Казалось, чем ни тема для рассказа. И таких тем у него, как мне представляется было неимоверно много. Но он и попытки не делал пробиться в художественную литературу. Хотя соблазн мог появиться. Тем более, были примеры. Из калачеевской редакции ушли в профессиональную литературу Василий Белокрылов и Александр Лисняк.
Помнится и еще одна забавная, на взгляд Василия Николаевича, история. Ему пришлось лететь в командировку на самолете. Сел он на пассажирскую скамейку. Летчики вырулили на взлетную полосу. Самолет начал набирать высоту. При развороте традиционный крен на крыло. Кабина пилотов открылась и Лиманкин с содроганием увидел, как оба летчика пьют из «горла» спирт. В голове засверлила паническая мысль: а как же мы будем садиться?
Он действительно жил и работал на земле, где покойники не подвергались тлену. Как-то в половодье на Яне в прокуратуру сообщили, что к берегу прибило гроб с телом. Лиманкин отправился выяснять, что произошло. Оказалось, где-то южнее Нижнеянска в каком-то из поселков подмыло берег. А прямо на берегу было кладбище. Пострадала могила купца, который почил в бозе еще в девятнадцатом веке. И купец лежал в гробу целехонький, будто только вчера преставился.
В этот момент надо было видеть лицо Василия Николаевича. Оно светилось каким-то наивно детским счастьем. И можно было подумать, что он вспоминал самые счастливые моменты своей джеколондонской жизни.
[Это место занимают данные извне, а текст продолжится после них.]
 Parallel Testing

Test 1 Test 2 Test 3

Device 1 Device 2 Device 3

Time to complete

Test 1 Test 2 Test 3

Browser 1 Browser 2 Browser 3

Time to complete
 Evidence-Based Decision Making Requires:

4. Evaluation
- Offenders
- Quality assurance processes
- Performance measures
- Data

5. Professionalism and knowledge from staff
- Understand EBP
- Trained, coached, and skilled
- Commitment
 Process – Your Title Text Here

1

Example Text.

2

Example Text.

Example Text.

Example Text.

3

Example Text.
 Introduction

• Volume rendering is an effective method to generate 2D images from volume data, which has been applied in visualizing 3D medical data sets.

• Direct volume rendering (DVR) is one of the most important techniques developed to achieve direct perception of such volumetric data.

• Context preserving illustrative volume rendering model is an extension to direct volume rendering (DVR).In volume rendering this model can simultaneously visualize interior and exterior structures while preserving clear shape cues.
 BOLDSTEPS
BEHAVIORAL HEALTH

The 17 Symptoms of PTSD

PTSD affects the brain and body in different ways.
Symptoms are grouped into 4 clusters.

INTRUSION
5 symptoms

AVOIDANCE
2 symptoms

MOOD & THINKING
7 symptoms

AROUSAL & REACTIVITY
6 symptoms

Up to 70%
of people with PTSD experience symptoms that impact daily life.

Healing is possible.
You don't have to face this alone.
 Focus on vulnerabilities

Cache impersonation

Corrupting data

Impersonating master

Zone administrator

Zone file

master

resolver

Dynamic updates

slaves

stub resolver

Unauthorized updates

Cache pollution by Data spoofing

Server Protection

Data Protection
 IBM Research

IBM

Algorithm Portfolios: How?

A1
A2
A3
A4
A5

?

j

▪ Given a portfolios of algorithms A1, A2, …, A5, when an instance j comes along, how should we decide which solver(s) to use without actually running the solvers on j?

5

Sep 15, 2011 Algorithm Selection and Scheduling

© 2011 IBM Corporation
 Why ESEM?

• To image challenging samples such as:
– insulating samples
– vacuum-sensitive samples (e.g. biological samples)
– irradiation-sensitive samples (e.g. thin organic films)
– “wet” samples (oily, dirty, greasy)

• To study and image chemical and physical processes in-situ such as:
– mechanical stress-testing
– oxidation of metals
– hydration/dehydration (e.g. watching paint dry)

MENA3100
Но было бы совсем уж наивно думать, будто Лиманкин – человек благодушный. У меня сохранился в памяти случай его крайней непримиримости и жесткости.
Как-то на планерке редактор газеты распекал коллектив редакции в неработоспособности. Имя Лиманкина не упоминалось. Но он вдруг резко встал и заявил:
– Если уж кто у нас недорабатывает, то это – вы!
И резко сел. Не человек, а туго сжатая пружина. В любой момент готовая сорвать сдерживающий механизм и разметать все вокруг.
Это лишь малая доля того, что вспоминается и снится ночами. И на душе пасмурно и горько. Мне кажется, что я начинаю понимать, почему так часто возвращаюсь в мыслях к Василию Николаевичу. Вместе с ним ушла большая часть моей жизни. Значит, и меня стало намного меньше. Мы ведь были крепко связаны многие годы. Мы с ним часто спорили о Достоевском. И открывали друг для друга этого автора. Теперь мне не с кем говорить на литературные темы. Не с кем еще раз в воспоминаниях прожить прожитое. Невосполнимая потеря.